You’re Not Productive—You’re Just Available
Why Being Always Available Is Killing Your Performance
For many professionals, availability feels like a strength.
You respond quickly. You’re involved in everything.
But your most important work keeps getting delayed.
This is the paradox explored in The Friction Effect by Arnaldo (Arns) Jara.
Does constant availability reduce performance?
Yes. Constant availability creates fragmented attention, which prevent meaningful work from happening.
The Availability Trap Most Leaders Fall Into
Initially, being accessible seems like good leadership.
Your team gets answers faster.
But over time, something changes.
- Dependency increases
- Your day fragments into small pieces
- Strategic thinking gets delayed
This is not a time problem.
Definition: What is the “availability trap”?
The availability trap is when being easy to reach creates more interruptions than value.

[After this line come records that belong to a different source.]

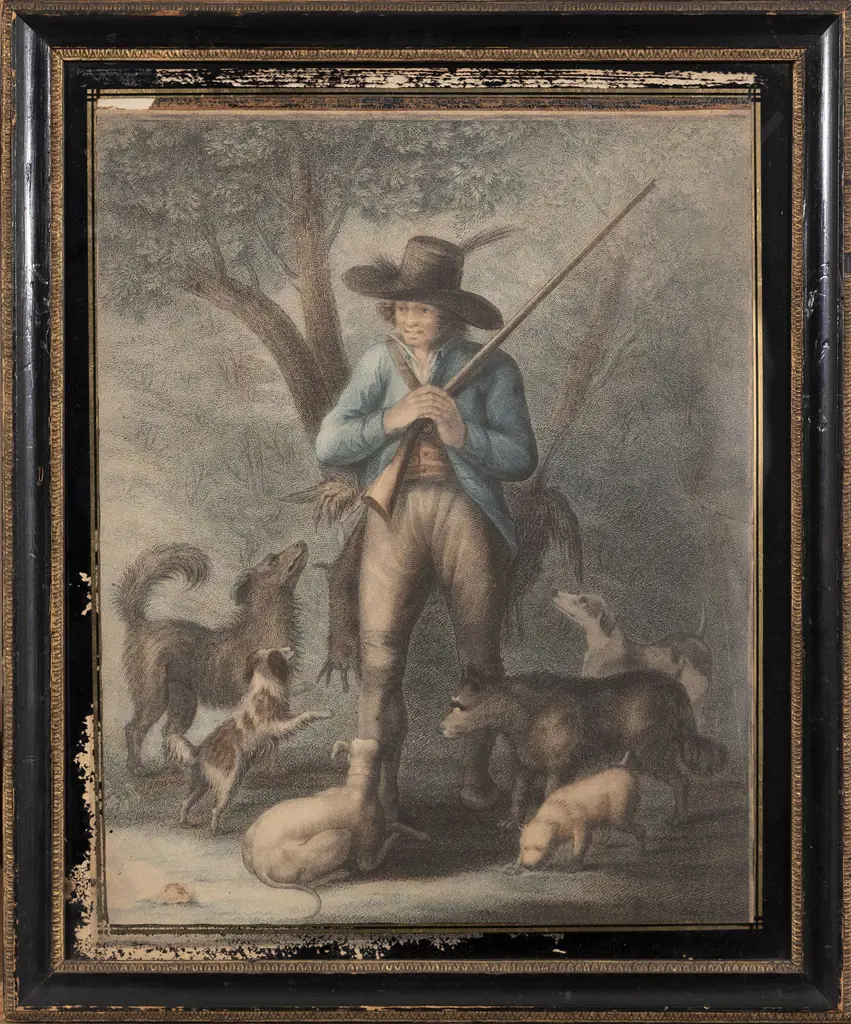 Early C19th Engraving of Gamekeeper Image 1++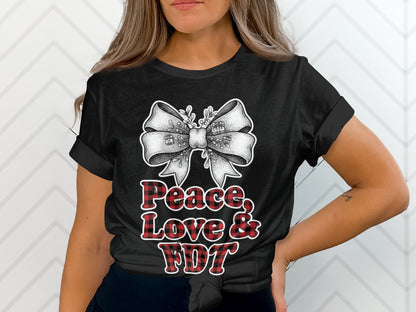 Peace Love & FDT Graphic Tee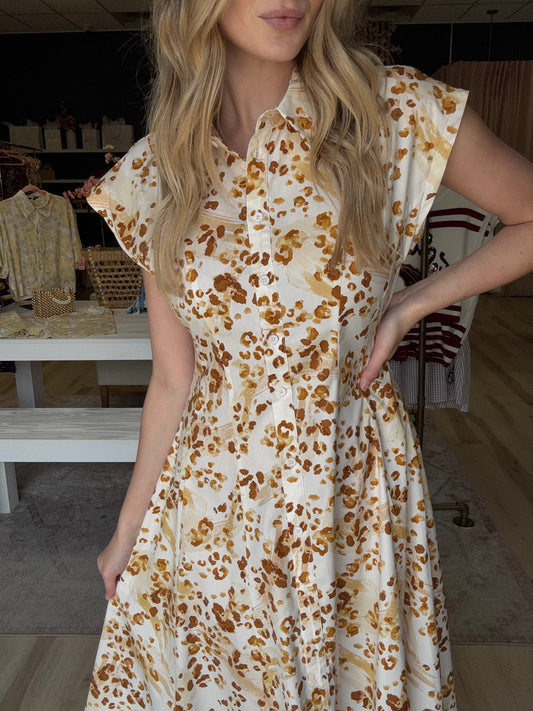 Fall Print Midi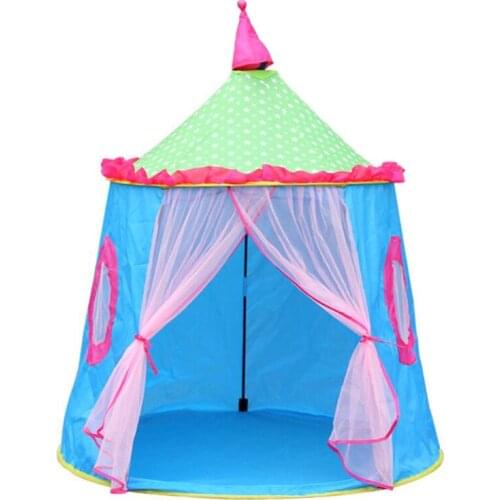 Kids Play Tents Play Game House Foldable Portable Indoor Outdoor Tent Tipi Toys Princess Castle Photo Props Birthday Present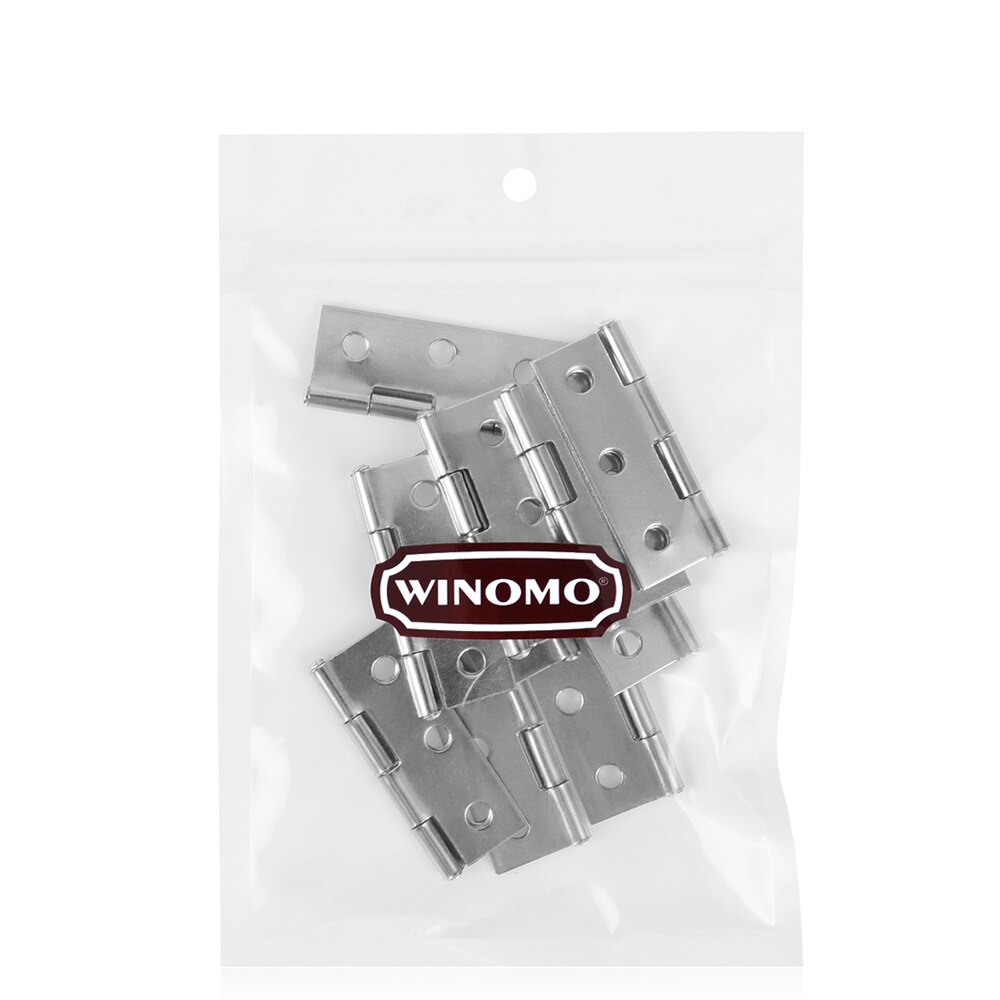 WINOMO 10pcs Stainless Steel Window Cupboard Hinges Connectors (Silver)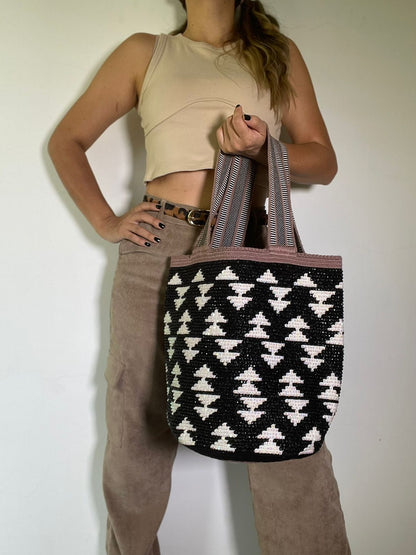 Mochilon con piedras 40x35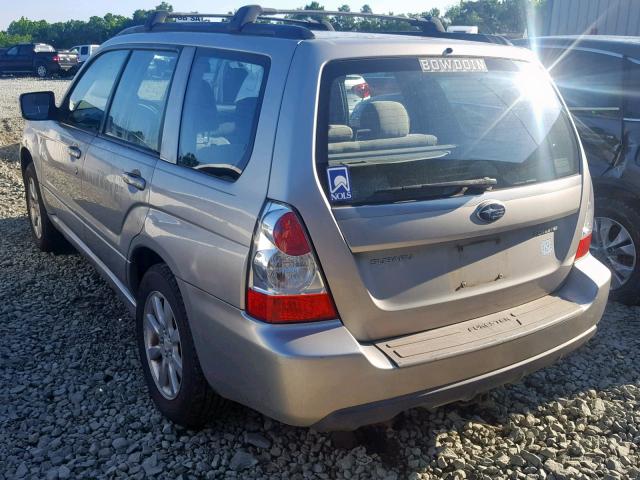 JF1SG65636G753399 - 2006 SUBARU FORESTER 2 GRAY photo 3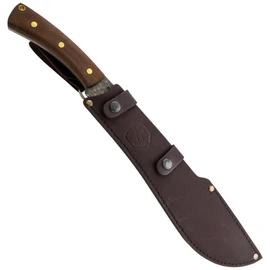 Condor Tool & Knife Jungolo Machete - 1075 High Carbon Steel Blade - Full-Tang Ergonomic Walnut Handle - Handcrafted Leather Sheath - Heavy Duty Machete for Bushcraft, Camping and Survival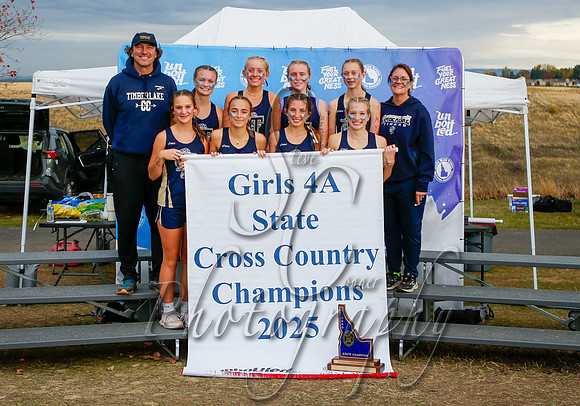 4A Girls State Champions - Timberlake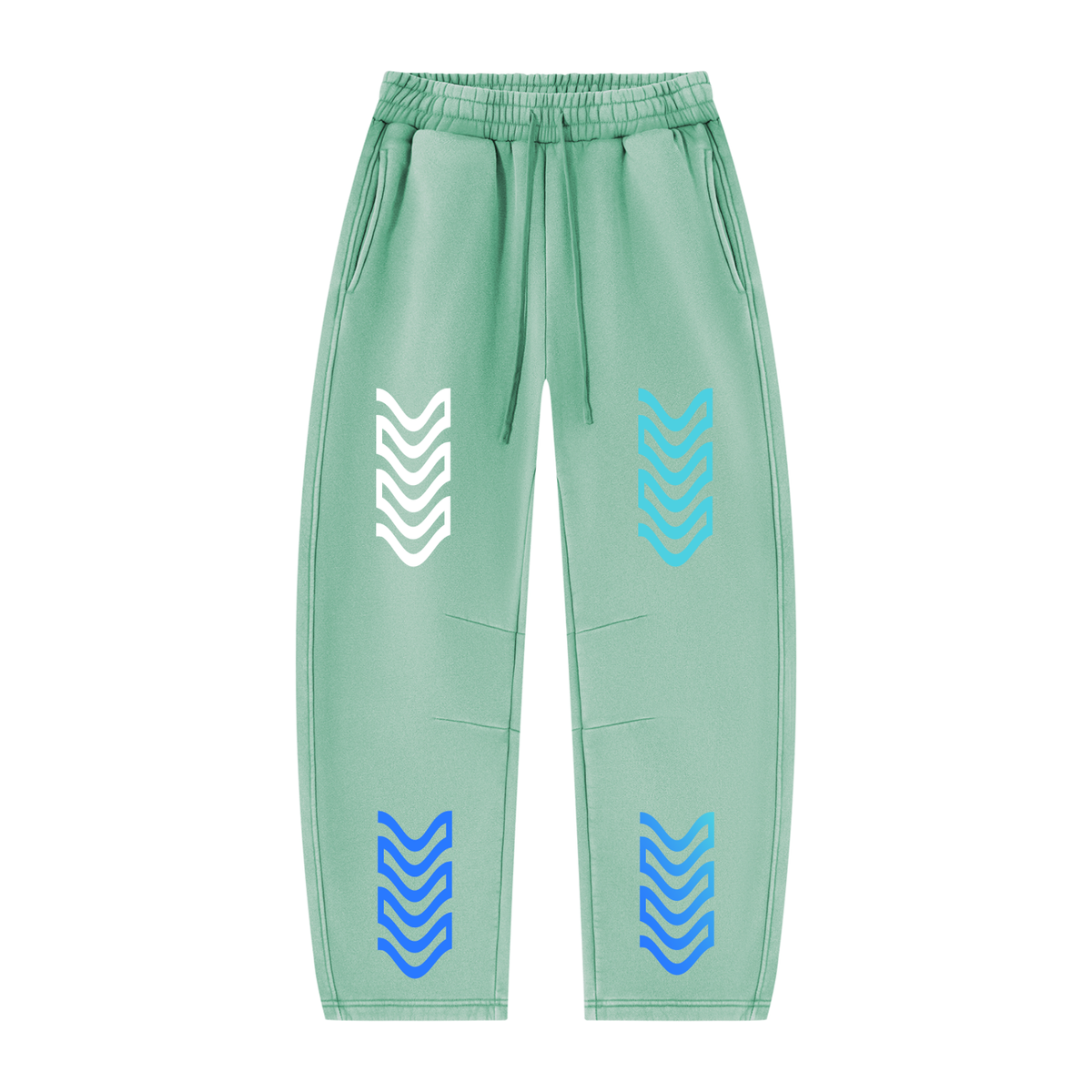 Unisex Vintage Wash Barrel Leg Fleece Sweatpants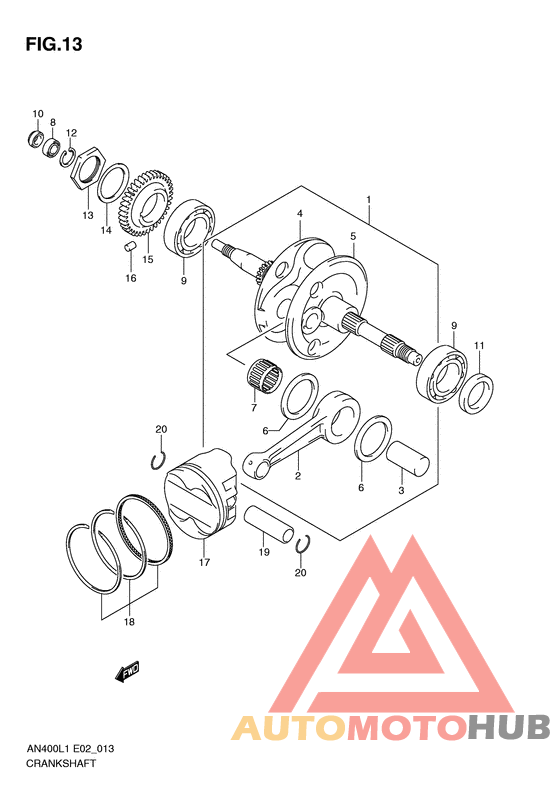 Вал коленчатый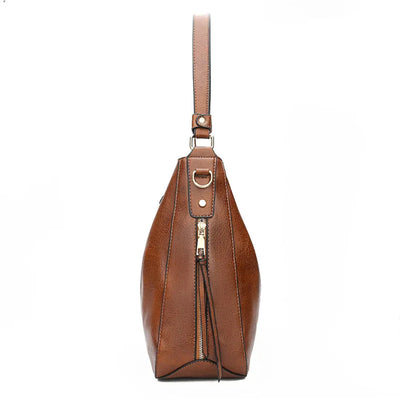 Elegante Handtasche Damen Schwarz – Geräumige Tasche Frida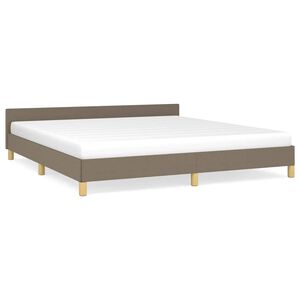 vidaXL Σκελετός Κρεβατιού Χωρίς Στρώμα Taupe 180x200 εκ. Υφασμάτινο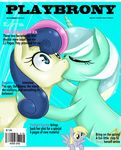  bonbon_(mlp) cutie_mark derpy_hooves_(mlp) english_text equine female feral friendship_is_magic horn horse kissing lesbian lyra_(mlp) lyra_heartstrings_(mlp) mammal my_little_pony pegasus playbrony pony text unicorn w1kk3d wings 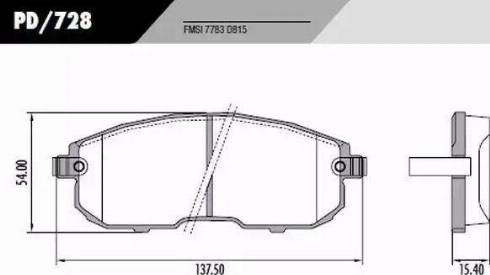 FRAS-LE PD/728 - Гальмівні колодки, дискові гальма autocars.com.ua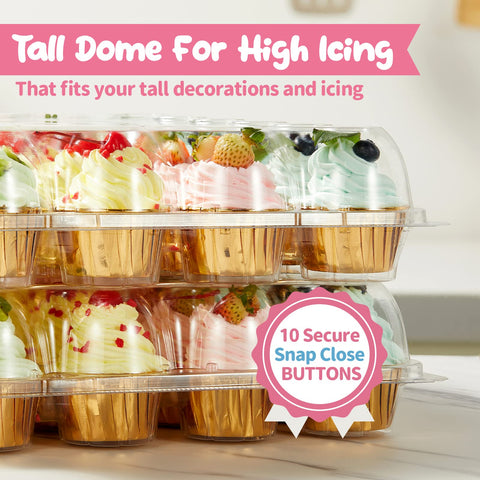 Gencywe secure snap-closure keeps desserts sealed.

What The Friction Effect Reveals About This Pattern
Most advice tells you to manage your time better.
This book takes a different stance.
The real problem is the environment you operate in.
And friction compounds silently.
Direct Answer: How do I stop being always available at work?
You don’t rely on discipline—you remove friction points.
- Control when you are reachable
- Train your team to operate without you
- Create space for deep thinking
The Shift in Modern Work
Work has changed.
Professionals are measured by impact, not responsiveness.
And focus requires protection.
Without it, performance declines—no matter how here hard you work.
What’s the difference?
Reactive work is work you don’t control. Intentional work is work that moves important priorities forward.
Positioning the Book
If you’ve read Deep Work or Atomic Habits, you understand the importance of focus and systems.
But it goes deeper into the cause of failure.
- Deep Work emphasizes focus as a skill
- Atomic Habits emphasizes behavior change
- The Friction Effect emphasizes removing what disrupts performance
What This Looks Like Daily
A manager starts their day with a plan.
Messages, meetings, quick questions.
They’ve worked—but not progressed.
This is friction in action.
Who This Book Is For (and Not For)
Worth reading if:
- Struggle with reactive workflows
- Are expected to be always available
- Prefer systems over motivation
Skip this if:
- You want quick hacks or shortcuts
- You resist changing how you work
Should you read it?
Yes—if you feel stuck in constant activity.
It’s a strong choice if you want to rethink how you work.
Key Takeaways
- Availability can reduce performance
- Interruptions create hidden friction
- Protecting it changes output
- Systems—not effort—drive results
Final Insight
Most will remain reactive.
A smaller group will protect their attention.
And it shows up in performance.
It’s about reclaiming control over how you operate.